Using a nitric oxide (NO)-specific fluorescent probe, we have examined the location of NO generation in the urethra from sheep and rat when induced by either electrical field- or light-stimulation (EFS and LS, respectively). In addition, we studied the effect of specific glutathione (GSH) modifiers, acting upon different cellular GSH pools, on NO release and on urethral relaxation. Both EFS and LS led to fluorescence emission from a fiber network associated with neuronal NO synthase (nNOS) immunoreactive nerves. Both the relaxation and the fluorescence elicited by EFS were blocked by specific nNOS inhibitors, but these parameters were not significantly modified by endogenous GSH depletion. In contrast, the opposite was found for LS-induced responses.
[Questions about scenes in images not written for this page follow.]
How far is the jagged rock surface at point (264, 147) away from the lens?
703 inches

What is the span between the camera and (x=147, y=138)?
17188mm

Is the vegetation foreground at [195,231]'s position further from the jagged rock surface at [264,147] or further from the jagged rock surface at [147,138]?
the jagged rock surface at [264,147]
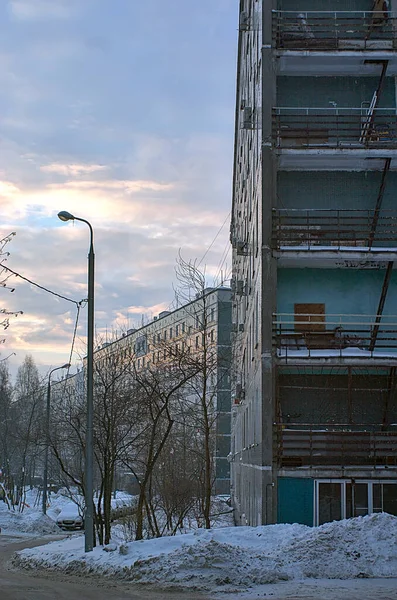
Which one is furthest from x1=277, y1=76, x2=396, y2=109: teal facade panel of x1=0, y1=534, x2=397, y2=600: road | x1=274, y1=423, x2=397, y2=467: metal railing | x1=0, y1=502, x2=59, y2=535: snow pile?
x1=0, y1=502, x2=59, y2=535: snow pile

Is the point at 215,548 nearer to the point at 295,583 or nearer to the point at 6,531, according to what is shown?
the point at 295,583

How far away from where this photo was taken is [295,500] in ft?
66.5

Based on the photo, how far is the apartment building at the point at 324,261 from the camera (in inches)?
808

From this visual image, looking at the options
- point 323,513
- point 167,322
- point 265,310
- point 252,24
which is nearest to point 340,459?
point 323,513

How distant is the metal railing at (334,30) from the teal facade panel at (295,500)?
13.5m

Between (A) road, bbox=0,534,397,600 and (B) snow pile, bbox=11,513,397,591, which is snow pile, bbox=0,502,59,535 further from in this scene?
(A) road, bbox=0,534,397,600

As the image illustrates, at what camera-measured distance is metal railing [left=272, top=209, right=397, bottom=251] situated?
73.6ft

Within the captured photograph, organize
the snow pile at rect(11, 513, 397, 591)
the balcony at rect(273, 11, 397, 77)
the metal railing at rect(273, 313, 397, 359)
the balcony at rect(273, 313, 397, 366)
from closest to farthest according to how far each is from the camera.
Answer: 1. the snow pile at rect(11, 513, 397, 591)
2. the balcony at rect(273, 313, 397, 366)
3. the metal railing at rect(273, 313, 397, 359)
4. the balcony at rect(273, 11, 397, 77)

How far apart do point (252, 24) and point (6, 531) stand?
29.1 metres

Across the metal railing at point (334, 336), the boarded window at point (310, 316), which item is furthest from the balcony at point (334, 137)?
the metal railing at point (334, 336)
Moreover, when the mitochondrial pool was effectively reduced by incubation with ethacrynic acid, the responses to LS were further reduced until they disappeared after intensive LS. Our results confirm that while NO is released by nNOS activation, the photolytic breakdown of an endogenous nitro-compound, probably S-nitroso-glutathione, in nitrergic nerves (and in the vascular endothelium) is the only factor responsible for photo-relaxation. The possible role of this mechanism in NO inactivation and as a protective mechanism in NO-generating structures is further discussed.